Even though it’s been two months, because of the holidays, travel, etc. I don’t feel like I have an accurate view of what these changes cost in money. My gut feeling is that it will cost somewhat more (maybe 25-30%), but less than it cost at first (no idea, I can’t even think about it). You see, at first I was buying double. Or I should say, my husband was buying paleo-friendly food while I maintained our normal supply for me and the kids. He likes to experiment, and sometimes one trip to the health food store was $50! With 2, 3, 4 or more such trips, I would not be surprised if we spent double.
Honestly, I decided that the cost of food, even if it’s double for a month or two, is less than disease, medicine, and other potential problems and losses we might incur without this change. So I chose to let go and see how it all settled out. I think it’s evening out and I’ll report on it at the end of January.
The biggest cost has been in time and preparation. I had my repertoire of recipes I could whip out at a moment’s notice, and this has made me scour the internet for ideas, run to the store for extra items that aren’t in my pantry, and spend WAY more time cooking.

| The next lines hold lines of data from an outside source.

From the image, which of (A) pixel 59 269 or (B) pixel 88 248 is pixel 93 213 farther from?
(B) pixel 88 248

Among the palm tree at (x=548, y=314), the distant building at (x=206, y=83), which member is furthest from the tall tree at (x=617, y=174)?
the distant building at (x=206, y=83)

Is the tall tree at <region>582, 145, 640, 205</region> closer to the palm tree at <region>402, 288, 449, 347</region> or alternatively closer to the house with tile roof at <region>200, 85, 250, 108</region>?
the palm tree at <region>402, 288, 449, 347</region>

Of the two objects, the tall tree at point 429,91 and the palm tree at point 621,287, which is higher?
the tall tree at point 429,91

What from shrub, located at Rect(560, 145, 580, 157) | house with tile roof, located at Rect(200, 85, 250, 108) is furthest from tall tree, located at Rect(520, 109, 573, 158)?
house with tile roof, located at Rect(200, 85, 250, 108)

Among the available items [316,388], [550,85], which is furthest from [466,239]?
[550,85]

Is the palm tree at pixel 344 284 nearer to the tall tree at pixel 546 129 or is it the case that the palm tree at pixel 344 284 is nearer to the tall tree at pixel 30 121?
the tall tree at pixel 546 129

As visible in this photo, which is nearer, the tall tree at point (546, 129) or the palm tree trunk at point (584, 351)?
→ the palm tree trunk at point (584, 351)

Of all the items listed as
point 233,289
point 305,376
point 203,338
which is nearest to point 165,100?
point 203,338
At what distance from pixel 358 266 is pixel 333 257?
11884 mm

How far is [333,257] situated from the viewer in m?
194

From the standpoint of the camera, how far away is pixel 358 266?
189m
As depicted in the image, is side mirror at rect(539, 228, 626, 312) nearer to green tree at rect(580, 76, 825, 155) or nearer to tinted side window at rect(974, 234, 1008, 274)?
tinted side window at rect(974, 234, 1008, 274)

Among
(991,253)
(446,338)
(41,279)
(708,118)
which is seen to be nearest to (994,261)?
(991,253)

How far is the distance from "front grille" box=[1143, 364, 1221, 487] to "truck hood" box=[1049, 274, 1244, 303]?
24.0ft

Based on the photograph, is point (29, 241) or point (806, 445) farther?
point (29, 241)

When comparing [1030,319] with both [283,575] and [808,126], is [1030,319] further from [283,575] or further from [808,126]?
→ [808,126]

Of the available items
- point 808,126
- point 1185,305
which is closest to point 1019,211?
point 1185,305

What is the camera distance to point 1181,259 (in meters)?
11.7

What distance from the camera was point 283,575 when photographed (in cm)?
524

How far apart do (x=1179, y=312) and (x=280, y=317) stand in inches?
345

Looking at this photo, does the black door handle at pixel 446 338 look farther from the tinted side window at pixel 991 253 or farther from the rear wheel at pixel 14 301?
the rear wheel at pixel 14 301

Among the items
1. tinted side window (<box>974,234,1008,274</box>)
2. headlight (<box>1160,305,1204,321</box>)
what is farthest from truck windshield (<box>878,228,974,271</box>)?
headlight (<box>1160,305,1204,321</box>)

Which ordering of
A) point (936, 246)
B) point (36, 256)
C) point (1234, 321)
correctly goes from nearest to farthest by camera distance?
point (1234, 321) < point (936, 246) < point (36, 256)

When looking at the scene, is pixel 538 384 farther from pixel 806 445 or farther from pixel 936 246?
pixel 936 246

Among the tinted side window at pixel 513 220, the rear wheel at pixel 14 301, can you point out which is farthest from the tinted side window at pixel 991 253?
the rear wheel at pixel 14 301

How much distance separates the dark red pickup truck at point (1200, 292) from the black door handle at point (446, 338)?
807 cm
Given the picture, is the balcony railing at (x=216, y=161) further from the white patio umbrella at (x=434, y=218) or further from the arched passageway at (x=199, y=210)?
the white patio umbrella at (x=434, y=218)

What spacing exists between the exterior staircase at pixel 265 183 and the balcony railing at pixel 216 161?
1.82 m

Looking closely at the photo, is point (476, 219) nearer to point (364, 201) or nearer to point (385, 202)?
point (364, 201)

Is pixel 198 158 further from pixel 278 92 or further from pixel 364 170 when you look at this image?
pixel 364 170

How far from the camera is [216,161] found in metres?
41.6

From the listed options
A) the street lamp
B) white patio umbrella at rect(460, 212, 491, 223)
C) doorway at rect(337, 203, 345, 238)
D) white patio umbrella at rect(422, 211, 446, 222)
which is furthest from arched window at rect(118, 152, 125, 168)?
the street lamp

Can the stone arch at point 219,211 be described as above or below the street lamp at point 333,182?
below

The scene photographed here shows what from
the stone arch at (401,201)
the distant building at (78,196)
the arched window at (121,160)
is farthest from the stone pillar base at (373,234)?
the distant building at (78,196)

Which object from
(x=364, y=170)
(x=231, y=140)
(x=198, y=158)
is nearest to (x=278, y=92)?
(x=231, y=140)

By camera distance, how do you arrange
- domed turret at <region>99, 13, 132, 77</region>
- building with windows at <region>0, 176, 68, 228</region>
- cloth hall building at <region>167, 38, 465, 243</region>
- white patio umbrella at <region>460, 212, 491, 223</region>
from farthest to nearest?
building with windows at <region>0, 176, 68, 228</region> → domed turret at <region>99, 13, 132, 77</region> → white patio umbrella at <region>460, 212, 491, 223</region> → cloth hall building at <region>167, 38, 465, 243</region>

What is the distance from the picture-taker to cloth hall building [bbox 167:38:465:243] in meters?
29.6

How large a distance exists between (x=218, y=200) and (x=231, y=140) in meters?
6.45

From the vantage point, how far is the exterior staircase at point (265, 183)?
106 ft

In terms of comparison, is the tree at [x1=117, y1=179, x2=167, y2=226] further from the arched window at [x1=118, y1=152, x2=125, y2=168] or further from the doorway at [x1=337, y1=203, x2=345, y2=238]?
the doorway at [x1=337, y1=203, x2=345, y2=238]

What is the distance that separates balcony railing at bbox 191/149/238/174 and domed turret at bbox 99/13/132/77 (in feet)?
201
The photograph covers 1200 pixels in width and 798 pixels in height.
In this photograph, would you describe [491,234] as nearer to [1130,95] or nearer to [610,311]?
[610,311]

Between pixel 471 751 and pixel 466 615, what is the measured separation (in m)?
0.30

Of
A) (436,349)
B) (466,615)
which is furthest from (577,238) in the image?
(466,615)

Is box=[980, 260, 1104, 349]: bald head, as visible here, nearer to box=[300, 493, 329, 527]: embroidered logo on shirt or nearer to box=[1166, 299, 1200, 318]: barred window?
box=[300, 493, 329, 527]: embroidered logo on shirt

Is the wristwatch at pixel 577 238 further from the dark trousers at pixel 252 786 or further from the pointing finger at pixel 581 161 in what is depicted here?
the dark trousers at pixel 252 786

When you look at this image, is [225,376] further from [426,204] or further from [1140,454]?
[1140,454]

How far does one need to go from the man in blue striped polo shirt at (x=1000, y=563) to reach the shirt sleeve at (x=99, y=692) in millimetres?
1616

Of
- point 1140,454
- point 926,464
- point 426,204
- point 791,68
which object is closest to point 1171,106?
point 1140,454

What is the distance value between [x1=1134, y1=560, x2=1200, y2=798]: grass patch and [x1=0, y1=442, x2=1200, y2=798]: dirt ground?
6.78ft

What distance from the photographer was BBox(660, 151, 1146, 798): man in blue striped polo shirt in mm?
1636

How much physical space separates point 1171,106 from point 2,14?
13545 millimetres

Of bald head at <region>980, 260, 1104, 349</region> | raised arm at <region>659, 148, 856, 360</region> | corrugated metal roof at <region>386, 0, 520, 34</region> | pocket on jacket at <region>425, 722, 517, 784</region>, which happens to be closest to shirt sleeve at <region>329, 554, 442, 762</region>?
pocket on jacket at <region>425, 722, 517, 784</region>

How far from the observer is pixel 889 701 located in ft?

We also don’t have a great option to get pizza or eat out as often as before. So it creates more responsibility for me, since I’m the one who cooks around here (my husband is willing, but remember I said he likes to “experiment”?).
The upside–I got a new Cuisinart for Christmas. Highly justified, highly used, and highly loved by me! Also, winter is slow in my garden, so I have the time for cooking. And who can complain if I warm the house up with cooking or baking?
So overall, it’s been a great change for our family. Like I said, I’ve found some great recipes that use lots of vegetables. Some veggies that we rarely ate before (cauliflower, cabbage, squash) have become staples. I’m excited to pass some of these along to you and link you to my favorite cooks and sources of these recipes. Some are paleo, others are not.
This will also change how I plan and plant my garden. I’m looking forward to planting more spring veggies–salad greens, cabbage, and broccoli. And I’m less focused on tomatoes (though we’ll still have lots of those) and more focused on squash, green beans, and root veggies. Growing a garden will really start to impact my budget, since we spend more on vegetables than we used to.